I could have included it but what I was trying to get in here were the different building types not everything they used Lego for. But I like brickfilming a lot too and I may do a post on it someday.
That would be fun. There are so many aspects of the LEGO hobby to cover. You did a great job covering all the main ones, and there is always more to write about later. 🙂
I have 2 brickfilms in the making, the working title of the first one is called In defense of Food: It centers around Linda, a local business owner and target of the National Food Defense and Outbreak Control Center; a paramilitary health department that aggressively shuts down unsanitary operations. Through many adventures, Linda meets Bridget, an outcast Friend, and many more intersting and complex characters. I am 90% finished with the script. I still need voices, though. Already, it has a lot of explosive action, including an exploding helicopter.
Also, the second film is a sequel, working title World War Linda.
That sounds really good :D. I really like Brickfilms with a lot of emphasis and action on things that aren’t super serious. How long will they be do you think? Also what software do you use if you don’t mind me asking.
Thank you for asking!
I don’t know exactly how long they will be, but I predict they will be in the 20 minutes to an hour range.
For software, I am using one for each part of the filmmaking process. Here is a concise list of all the software I am using:
Windows Movie Maker
Adobe Premiere Elements
Editing and Postproduction:
Adobe Premiere Elements
Magix Movie Maker
CGI and Special Effects:
Hitfilm 2 Pro Ultimate
Lego Digital Designer
NextGen POV-Ray Editor
Cool! Thanks for replying :). What you’re doing seems really advanced :D.
“In fact LEGO Space has been one of the longest standing LEGO line of products, even before the collaboration with the Star Wars franchise.”

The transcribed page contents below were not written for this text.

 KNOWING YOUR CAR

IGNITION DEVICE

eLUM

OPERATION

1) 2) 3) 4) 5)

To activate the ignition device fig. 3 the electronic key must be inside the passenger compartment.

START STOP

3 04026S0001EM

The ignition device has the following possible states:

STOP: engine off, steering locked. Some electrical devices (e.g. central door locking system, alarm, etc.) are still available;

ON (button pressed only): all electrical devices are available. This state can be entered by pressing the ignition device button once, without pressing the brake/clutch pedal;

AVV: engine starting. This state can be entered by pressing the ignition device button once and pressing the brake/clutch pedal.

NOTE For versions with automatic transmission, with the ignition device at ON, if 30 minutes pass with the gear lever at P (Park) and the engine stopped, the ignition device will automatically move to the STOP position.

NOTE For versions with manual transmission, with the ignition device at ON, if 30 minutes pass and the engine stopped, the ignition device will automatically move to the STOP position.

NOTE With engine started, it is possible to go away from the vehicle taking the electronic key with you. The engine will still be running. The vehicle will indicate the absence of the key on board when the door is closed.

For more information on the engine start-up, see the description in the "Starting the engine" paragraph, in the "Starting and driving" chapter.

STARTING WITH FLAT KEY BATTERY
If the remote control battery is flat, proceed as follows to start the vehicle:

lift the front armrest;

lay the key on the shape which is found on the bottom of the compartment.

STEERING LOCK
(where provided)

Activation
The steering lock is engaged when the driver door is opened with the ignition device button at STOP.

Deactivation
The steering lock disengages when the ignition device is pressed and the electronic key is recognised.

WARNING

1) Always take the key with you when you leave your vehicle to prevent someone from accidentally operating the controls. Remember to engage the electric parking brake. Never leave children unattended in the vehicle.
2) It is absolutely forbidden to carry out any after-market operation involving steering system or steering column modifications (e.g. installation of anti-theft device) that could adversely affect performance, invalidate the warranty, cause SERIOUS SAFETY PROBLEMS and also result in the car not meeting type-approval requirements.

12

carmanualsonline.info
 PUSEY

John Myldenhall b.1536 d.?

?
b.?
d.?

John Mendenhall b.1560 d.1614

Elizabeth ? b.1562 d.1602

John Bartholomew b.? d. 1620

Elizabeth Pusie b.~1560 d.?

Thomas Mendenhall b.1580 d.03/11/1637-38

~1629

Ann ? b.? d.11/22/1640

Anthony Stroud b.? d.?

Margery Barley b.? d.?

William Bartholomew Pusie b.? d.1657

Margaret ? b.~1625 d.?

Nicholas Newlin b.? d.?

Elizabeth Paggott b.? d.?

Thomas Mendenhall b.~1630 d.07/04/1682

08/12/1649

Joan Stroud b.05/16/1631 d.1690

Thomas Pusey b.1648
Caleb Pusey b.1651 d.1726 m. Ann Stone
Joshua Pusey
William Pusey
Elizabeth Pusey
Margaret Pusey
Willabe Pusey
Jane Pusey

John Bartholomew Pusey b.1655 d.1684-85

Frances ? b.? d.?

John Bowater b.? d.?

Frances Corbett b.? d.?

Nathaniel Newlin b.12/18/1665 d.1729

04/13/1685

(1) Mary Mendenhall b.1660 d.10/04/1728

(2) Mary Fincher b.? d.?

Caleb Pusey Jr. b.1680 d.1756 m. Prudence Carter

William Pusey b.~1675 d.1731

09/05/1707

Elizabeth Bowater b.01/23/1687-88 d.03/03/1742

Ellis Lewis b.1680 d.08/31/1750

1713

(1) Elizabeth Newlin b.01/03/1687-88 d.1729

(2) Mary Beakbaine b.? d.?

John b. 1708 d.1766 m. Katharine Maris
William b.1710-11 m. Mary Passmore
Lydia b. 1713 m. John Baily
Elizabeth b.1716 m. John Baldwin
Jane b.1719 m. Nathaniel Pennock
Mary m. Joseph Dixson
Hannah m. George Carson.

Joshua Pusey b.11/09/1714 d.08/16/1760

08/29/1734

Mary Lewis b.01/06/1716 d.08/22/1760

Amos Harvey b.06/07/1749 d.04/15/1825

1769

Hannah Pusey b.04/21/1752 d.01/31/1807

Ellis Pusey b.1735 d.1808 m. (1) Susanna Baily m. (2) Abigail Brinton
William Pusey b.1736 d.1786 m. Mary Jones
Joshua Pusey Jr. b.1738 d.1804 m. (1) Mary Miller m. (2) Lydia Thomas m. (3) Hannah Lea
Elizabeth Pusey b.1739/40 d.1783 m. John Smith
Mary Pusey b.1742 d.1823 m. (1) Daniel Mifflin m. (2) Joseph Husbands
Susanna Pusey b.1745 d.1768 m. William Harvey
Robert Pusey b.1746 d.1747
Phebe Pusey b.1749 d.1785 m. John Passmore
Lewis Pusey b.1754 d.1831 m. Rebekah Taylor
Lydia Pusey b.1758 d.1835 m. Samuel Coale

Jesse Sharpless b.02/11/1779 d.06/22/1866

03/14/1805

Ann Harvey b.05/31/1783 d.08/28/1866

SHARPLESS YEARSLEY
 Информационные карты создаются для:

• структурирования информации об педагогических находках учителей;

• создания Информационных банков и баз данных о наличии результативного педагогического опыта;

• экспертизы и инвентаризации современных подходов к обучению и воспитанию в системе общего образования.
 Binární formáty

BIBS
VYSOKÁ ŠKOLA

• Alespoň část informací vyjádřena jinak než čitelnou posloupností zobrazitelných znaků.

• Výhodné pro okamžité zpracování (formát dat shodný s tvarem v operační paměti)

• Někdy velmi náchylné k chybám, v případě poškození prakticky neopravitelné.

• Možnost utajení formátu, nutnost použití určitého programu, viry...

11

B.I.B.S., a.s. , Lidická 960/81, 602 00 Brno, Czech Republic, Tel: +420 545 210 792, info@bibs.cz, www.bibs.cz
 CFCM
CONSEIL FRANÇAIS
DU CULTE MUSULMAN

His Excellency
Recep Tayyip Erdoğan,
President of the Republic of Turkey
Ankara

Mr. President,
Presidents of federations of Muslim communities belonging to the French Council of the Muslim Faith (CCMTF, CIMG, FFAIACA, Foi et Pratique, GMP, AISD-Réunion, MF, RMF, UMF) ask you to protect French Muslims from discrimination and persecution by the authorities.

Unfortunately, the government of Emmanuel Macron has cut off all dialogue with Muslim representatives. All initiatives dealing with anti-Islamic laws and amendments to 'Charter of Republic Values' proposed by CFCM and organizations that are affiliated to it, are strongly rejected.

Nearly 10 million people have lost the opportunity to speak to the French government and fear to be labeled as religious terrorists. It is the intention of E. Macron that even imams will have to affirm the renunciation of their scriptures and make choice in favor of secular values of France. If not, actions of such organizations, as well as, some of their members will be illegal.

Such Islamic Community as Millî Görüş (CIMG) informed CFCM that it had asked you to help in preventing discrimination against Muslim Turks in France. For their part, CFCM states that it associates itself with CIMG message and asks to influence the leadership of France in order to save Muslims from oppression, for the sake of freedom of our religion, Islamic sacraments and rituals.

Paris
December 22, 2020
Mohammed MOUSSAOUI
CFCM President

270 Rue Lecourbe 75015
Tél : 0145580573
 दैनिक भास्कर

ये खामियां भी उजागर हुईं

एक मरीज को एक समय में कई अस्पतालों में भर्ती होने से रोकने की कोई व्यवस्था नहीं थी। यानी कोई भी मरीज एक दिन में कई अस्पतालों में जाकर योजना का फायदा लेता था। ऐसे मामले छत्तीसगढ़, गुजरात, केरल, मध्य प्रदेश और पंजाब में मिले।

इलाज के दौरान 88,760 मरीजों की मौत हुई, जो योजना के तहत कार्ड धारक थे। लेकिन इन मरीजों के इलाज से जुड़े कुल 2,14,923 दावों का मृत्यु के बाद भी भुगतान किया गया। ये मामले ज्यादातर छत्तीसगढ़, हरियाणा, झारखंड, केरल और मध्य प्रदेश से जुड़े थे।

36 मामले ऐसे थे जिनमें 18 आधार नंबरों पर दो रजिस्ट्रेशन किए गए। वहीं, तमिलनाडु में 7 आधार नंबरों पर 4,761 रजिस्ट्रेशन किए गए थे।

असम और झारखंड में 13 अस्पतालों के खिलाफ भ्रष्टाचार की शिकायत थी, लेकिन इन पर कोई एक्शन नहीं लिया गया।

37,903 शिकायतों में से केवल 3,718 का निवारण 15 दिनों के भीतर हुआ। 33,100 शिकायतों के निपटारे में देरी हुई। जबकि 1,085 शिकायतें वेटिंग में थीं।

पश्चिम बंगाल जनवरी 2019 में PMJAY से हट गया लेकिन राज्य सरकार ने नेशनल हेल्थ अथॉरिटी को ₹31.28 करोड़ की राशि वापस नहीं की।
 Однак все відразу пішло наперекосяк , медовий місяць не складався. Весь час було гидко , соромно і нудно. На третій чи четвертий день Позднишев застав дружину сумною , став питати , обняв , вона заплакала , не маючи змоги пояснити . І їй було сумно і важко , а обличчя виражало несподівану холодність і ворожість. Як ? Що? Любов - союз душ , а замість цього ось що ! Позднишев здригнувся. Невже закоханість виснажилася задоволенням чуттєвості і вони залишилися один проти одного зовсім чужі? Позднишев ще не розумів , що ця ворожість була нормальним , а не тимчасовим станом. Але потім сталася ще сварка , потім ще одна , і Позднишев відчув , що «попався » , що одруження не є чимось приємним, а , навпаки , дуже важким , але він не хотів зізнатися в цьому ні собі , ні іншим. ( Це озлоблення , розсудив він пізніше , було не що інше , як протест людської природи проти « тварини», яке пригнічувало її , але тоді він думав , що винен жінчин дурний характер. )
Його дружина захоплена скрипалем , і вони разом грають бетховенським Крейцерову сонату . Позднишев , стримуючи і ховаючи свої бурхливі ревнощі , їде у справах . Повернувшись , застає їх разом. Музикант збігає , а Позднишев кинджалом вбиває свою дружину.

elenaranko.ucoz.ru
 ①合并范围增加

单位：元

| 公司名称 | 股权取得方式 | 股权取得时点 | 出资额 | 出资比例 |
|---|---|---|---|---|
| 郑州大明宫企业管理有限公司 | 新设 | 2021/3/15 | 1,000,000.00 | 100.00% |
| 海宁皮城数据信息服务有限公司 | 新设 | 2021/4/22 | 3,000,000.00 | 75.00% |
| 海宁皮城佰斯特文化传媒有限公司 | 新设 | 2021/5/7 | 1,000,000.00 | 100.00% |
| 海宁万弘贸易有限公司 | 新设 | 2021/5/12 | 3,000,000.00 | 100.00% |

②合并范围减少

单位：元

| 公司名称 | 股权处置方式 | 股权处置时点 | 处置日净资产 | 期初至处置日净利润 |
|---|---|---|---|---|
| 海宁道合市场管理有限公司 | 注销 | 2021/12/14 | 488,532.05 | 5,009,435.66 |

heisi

Dang, that sentence makes me feel very old…
Yeah, but being older just means having more LEGO! So in terms of LEGO the older the better! 🙄
Heheh…I guess I can stop worrying about so much of my life being over already at thirteen…also if Doctor Who fans are interested here is a smily face for the eleventh doctor <?:¬)8…complete with fez and bowtie. I know it looks kind of like some abbreviation of a bad word though.
Hey! Where are the robots!?
Whoops. Sorry, like I said before I wasn’t trying to fit it all in but I should have included those.